Le disposizioni nazionali limitano i diritti internazionali
Il Diritto a chiedere la protezione internazionale ha fondamento nelle normative sovranazionali, convenzioni a cui l’Italia ha aderito. È vero che ogni Stato è “libero” di regolare autonomamente le procedure in materia di protezione internazionale (con i dovuti vincoli europei inseriti nelle direttive), ma perché introdurre ulteriori requisiti di accesso alla protezione internazionale che rendono difficile l’esercizio di questo diritto?
Molte Questure, in maniera del tutto arbitraria, pretendono documenti quali la dichiarazione di ospitalità al fine di presentare domanda di protezione internazionale. Questa prassi, malgrado sia stata ritenuta “senza fondamento giuridico” da numerose pronunce giurisprudenziali, continua ad essere diffusa sul territorio nazionale. La “dimora” è infatti requisito funzionale a determinare la Questura territorialmente competente a ricevere la domanda di protezione internazionale, ma in nessun punto la legge prevede che questa debba coincidere con l’iscrizione anagrafica o essere provata mediante l’esibizione di una dichiarazione di ospitalità o cessione di fabbricato, trattandosi quest’ultima di una richiesta illegittima.
Inoltre, la Questura di Napoli nel documento che ha pubblicato il 31/01/2022 con le modalità di accesso scrive che gli utenti che si troveranno all’interno degli uffici senza il Green Pass saranno passibili di una sanzione amministrativa da 400 a 1000 euro.
L’esercizio e il godimento di un diritto dovrebbe essere garantito con o senza Green Pass.
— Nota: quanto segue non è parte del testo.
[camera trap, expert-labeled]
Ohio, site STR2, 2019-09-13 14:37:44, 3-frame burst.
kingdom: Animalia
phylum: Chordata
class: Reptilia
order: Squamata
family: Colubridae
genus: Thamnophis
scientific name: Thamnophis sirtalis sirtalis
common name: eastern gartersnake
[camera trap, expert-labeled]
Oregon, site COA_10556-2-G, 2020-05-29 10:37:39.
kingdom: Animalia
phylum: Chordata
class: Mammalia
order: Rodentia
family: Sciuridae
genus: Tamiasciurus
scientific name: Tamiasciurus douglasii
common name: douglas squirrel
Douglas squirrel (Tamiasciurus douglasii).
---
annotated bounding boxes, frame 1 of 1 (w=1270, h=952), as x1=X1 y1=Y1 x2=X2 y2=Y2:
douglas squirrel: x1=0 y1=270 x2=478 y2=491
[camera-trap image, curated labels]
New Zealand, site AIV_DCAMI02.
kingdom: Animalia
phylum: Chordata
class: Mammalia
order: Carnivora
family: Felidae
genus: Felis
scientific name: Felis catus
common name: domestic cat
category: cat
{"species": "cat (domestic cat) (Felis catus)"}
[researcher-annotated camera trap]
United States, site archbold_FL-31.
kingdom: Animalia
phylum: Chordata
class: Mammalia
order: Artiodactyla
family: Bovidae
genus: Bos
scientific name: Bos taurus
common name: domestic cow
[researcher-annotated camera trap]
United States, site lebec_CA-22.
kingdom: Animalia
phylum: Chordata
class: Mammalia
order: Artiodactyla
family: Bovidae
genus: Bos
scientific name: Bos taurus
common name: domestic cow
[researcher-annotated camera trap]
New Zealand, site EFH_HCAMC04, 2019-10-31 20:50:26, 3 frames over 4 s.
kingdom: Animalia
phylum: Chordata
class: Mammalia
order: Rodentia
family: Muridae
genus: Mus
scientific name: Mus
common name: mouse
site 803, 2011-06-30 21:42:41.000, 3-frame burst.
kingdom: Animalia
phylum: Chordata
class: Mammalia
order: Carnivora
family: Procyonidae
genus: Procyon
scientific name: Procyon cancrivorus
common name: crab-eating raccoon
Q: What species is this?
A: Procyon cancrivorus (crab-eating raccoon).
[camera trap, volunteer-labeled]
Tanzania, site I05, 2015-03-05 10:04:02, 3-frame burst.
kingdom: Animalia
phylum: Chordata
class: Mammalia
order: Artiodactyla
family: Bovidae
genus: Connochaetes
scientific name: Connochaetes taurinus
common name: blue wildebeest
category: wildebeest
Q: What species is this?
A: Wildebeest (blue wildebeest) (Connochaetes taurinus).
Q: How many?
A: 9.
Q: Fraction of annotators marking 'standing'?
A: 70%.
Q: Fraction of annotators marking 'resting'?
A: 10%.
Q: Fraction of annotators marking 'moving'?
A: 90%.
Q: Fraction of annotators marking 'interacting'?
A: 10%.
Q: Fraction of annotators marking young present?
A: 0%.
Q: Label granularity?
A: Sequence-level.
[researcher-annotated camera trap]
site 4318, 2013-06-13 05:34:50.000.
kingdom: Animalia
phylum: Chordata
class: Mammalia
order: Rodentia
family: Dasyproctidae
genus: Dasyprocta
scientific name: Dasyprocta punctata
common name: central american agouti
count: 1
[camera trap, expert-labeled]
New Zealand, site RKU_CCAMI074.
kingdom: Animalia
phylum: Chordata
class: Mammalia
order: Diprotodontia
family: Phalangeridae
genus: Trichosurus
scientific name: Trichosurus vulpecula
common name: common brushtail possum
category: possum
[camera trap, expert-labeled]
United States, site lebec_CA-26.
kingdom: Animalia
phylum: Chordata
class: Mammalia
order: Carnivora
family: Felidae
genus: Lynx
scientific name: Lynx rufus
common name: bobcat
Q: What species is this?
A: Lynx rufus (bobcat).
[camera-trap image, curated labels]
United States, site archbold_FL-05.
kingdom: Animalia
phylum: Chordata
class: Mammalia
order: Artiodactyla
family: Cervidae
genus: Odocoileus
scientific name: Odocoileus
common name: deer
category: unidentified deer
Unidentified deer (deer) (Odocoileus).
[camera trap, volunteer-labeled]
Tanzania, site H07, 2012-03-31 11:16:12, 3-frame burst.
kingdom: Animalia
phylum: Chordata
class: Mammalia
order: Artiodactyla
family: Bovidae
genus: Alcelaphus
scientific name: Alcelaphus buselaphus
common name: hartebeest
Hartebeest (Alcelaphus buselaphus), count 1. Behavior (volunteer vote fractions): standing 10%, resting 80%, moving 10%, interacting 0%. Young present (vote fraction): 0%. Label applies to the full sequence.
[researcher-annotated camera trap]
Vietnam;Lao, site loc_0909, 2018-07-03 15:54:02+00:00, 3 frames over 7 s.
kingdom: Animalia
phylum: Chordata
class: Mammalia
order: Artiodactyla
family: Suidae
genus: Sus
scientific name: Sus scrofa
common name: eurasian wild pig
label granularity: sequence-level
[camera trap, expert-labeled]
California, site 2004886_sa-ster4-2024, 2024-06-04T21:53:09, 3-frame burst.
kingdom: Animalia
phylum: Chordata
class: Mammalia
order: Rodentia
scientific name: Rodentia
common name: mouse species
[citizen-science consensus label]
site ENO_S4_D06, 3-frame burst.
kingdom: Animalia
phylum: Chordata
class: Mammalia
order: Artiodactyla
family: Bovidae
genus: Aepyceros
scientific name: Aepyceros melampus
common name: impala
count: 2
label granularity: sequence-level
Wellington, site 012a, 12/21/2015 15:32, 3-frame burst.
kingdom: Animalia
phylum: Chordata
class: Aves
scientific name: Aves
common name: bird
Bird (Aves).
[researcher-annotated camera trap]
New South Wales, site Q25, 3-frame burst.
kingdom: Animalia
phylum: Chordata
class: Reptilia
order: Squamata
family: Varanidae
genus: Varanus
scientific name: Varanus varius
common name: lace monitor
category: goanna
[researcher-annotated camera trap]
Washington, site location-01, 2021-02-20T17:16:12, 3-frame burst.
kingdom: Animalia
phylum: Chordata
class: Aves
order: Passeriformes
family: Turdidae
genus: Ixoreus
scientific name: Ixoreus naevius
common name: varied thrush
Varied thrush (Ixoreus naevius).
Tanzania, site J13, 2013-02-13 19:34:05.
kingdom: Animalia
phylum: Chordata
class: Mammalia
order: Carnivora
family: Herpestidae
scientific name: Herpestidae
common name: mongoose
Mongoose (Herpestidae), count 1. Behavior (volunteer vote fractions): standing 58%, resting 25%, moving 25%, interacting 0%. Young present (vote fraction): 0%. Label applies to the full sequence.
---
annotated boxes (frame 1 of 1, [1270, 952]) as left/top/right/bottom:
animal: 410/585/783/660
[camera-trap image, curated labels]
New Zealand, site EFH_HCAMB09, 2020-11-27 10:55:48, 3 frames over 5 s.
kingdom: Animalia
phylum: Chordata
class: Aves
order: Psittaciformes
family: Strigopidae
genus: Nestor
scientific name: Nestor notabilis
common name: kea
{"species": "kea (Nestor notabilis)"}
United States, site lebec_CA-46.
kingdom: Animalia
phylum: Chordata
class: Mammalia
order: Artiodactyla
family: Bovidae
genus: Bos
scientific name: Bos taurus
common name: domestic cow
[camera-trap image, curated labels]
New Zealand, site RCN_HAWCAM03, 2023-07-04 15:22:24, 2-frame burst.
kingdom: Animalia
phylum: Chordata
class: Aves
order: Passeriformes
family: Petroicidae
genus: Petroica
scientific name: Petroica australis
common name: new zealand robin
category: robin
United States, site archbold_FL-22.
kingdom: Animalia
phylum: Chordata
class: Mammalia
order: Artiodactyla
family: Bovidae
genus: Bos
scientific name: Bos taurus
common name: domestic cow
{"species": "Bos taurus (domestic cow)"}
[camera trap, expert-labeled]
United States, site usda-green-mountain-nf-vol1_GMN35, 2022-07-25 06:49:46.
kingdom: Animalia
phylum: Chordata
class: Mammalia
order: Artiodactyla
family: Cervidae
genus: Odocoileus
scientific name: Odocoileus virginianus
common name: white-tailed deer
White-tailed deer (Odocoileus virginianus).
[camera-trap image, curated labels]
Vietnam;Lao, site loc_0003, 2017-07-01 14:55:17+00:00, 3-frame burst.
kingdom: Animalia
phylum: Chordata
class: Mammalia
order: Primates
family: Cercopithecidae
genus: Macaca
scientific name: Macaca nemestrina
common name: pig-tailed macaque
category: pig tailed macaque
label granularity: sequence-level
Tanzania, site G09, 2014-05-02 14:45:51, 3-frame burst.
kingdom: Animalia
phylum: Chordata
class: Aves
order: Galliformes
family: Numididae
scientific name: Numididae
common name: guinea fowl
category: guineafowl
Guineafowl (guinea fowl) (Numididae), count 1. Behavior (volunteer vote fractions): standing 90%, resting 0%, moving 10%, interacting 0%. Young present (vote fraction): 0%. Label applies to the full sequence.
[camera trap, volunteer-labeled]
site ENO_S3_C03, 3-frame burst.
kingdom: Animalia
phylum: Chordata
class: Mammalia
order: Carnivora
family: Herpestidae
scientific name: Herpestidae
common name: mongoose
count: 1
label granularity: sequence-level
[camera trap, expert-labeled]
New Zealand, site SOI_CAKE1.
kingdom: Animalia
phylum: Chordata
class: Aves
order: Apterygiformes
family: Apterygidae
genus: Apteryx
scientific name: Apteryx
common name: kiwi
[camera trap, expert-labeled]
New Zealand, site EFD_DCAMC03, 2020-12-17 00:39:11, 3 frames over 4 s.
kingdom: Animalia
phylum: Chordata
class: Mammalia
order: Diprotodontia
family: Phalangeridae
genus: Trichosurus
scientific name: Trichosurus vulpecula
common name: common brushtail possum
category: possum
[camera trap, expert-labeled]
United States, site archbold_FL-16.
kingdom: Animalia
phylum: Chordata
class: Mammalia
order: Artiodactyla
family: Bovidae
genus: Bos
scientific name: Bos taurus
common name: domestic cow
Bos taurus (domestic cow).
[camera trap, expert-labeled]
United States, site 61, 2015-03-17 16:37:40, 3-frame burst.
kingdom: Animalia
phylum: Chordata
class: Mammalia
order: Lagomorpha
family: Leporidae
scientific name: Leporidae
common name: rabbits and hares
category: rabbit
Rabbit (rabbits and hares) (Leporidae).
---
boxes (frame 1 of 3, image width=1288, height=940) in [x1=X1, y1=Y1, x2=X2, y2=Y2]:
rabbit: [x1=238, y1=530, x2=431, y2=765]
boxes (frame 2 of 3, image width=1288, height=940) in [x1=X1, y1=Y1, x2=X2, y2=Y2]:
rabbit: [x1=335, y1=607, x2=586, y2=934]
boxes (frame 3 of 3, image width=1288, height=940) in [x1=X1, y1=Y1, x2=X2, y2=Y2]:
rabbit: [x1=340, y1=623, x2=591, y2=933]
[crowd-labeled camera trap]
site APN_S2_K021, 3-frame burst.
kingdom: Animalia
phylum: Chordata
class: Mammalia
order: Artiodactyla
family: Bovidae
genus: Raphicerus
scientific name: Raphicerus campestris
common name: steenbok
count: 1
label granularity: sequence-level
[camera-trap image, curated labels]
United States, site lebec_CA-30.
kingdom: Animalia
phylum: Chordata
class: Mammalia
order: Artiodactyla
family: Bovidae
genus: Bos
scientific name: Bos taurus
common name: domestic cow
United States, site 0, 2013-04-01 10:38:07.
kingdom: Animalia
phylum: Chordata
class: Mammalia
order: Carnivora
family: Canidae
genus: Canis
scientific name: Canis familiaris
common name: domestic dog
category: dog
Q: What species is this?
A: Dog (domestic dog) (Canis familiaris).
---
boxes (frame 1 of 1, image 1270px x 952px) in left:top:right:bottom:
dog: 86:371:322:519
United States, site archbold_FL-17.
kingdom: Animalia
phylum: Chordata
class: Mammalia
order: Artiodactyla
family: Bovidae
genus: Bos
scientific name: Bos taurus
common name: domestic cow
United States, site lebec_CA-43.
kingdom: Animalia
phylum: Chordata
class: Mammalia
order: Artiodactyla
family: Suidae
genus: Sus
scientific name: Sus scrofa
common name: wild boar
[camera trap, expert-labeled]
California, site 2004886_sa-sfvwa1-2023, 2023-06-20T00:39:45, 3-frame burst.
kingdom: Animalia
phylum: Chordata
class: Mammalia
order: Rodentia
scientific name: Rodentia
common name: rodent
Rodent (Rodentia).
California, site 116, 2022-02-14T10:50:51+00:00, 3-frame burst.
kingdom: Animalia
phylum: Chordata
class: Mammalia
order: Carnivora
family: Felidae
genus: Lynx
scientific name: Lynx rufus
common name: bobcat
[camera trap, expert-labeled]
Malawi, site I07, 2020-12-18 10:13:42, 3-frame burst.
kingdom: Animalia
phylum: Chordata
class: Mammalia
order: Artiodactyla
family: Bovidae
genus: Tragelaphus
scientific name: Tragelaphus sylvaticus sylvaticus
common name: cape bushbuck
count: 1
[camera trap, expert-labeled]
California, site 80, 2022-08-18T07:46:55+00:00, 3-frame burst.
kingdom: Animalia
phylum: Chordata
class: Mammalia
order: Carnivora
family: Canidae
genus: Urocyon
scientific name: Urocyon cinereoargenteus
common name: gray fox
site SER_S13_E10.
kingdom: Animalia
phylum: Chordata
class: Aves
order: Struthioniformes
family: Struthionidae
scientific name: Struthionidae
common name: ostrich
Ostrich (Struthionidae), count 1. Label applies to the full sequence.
E’ necessaria che si individui con urgenza una soluzione che possa consentire l’accesso alla Questura anche senza il Green Pass, con modalità che sappiano garantire la sicurezza sanitaria e l’accesso ad un diritto fondamentale come quello di richiedere asilo. In seconda battuta, occorre che le istituzioni trovino delle procedure efficaci per garantire immediatamente l’accesso alla vaccinazione e il successivo rilascio della certificazione verde.
Infine, si consideri che il rifiuto o il semplice ritardo nella presentazione della domanda di protezione internazionale può costituire un serio vulnus per il richiedente asilo, non espellibile dal territorio nazionale, ma di fatto privo di un titolo cartaceo di soggiorno fino al giorno della formalizzazione della domanda. Impedire l’accesso agli Uffici immigrazione delle Questure, in assenza di Green Pass, o non registrare la domanda di chi, pur dimorando sul territorio, non è in grado di esibire una dichiarazione di ospitalità, invitandolo a ripresentarsi solo in presenza di tale documentazione, è estremamente pericoloso. In questi casi, della manifestazione di volontà di chiedere asilo non resta traccia scritta, con possibili conseguenze in termini di permanenza sul territorio nazionale.